How many hours of sleep do developers get? - maxwellito

It can sound silly, but I&#x27;m curious about this. When I read stats about commit times and or the post from wark milson (http:&#x2F;&#x2F;warkmilson.com&#x2F;2015&#x2F;05&#x2F;15&#x2F;three-years-of-logging-my-inbox-count.html#time-spent-checking-email), I feel developers get 5 hours of sleep every night.<p>If you want to tell about yourself, please do.
(You can also talk about the amount of coffee you drink to balance)
======
bowlich
More than when I worked retail.

If I looked at when I used to do customer-facing work. I could get by on four
hours a night. Show up with blood shot eyes and bumble through the day without
any fear of messing up.

Since my development career has taken off I can't go less than 9 hours of
sleep. It seriously impacts my work performance to not have a full night's
rest and I will even stop work and go home for a nap (or hit the gym, seems
like a 50/50 which will work to pep up the energy) if I start feeling my
internal engines roaring down.

I have done some late night commits. I do wake up in the middle of the night
with a burning idea. I occassionally stay up to work on a personal project but
I can only afford to do that maybe once or twice a month. I do sometimes miss
the days of menial service industry work where I could just stay up and binge-
watch a show on Netflix, read a novel cover-to-cover, or code through the
night on a personal project knowing that being exhausted at work wouldn't ding
me on the next review.

------
Rainymood
Sleep is important. Like really important. You can be 'cool' and play
'rockstar programmer' for a couple of nights, but it will have some negative
impact on your long term productivity.

That being said, I too, have had some epiphanies at 4 am ... I average around
7-8, I wish I could get a steady 8.5+ but my body just won't budge. Guess I'm
stuck with 8 hours :)

------
staunch
Sleep is the only magic brain regeneration mechanism that exists. Every other
option is drastically less effective at improving long-term and consistent
productivity.

------
sheepmullet
9.5 hours on average. Skipping out on sleep in order to get more done only
works as a very short term strategy (effective for less than 2 weeks IMO, and
even then only for grunt-like work).

------
kat
I need somewhere between 7-8 hours of sleep. I don't drink coffee and I
exercise 3 times a week. I find sleep matters more in the long run. I can
function on 6 hours, but after a few months I'm burned out and I end up
catching whatever cold/flu is going around.

------
pathy
I try to sleep 8 hours per night, during weekdays it is probably closer to 7
but I don't function well on less than that.

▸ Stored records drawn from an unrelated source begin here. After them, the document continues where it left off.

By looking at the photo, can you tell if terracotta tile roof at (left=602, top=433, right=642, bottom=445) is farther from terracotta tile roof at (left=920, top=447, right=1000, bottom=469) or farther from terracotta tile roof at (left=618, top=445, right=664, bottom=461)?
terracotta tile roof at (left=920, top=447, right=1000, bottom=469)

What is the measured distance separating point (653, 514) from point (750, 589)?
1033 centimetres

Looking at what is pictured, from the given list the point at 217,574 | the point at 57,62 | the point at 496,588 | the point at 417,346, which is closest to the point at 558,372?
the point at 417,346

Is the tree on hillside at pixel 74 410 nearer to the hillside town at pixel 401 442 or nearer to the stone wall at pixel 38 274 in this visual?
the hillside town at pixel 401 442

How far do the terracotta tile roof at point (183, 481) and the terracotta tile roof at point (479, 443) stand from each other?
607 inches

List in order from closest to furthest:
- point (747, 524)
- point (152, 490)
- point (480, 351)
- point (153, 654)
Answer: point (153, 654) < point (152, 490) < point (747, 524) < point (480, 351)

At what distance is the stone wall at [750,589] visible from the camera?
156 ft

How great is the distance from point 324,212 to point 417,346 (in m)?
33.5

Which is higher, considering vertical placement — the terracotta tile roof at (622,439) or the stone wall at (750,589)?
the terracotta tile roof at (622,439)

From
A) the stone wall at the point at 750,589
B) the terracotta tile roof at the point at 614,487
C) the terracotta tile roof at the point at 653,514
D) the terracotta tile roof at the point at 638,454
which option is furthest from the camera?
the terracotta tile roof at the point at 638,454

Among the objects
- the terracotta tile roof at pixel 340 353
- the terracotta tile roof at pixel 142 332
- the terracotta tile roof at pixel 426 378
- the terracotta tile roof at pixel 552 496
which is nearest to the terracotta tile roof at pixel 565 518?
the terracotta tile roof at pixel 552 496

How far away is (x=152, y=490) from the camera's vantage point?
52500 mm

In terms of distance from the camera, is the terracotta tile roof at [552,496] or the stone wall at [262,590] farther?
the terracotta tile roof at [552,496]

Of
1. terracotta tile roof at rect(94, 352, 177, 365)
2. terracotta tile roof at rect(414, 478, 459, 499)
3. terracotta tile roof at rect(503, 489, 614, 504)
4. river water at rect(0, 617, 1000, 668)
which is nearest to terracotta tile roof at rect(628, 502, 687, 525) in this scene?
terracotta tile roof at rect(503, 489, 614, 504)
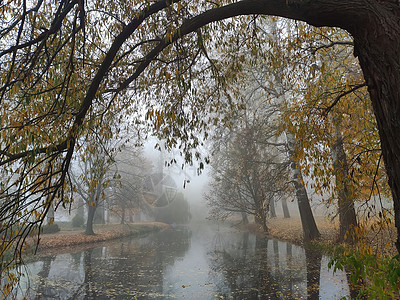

I tend to drink about 3-5 cups of coffee per day so not that much. I do avoid
coffee after 3pm though.

------
gamechangr
I sleep six hours and drink one cup of coffee about 2pm. I have monitored my
coffee intake for three years. I average 5.4 a week or ( 1 cup a day most
workdays)

I should mention that I run 4-5 times a week in the morning.

------
lazyfunctor
I average between 7-8 hours. I drink maybe 2-3 cups of tea in a day. I swim
around 3 times a week, squash maybe once or twice a week and kayaking(white
water) on some of the weekends.

------
mod
I don't function on 5 hours of sleep.

I work at home, and with 5 hours of sleep I'll literally just fall asleep at
my desk.

I need 7-9 hours, and probably average 8.5.

I really wish I only needed 5, though.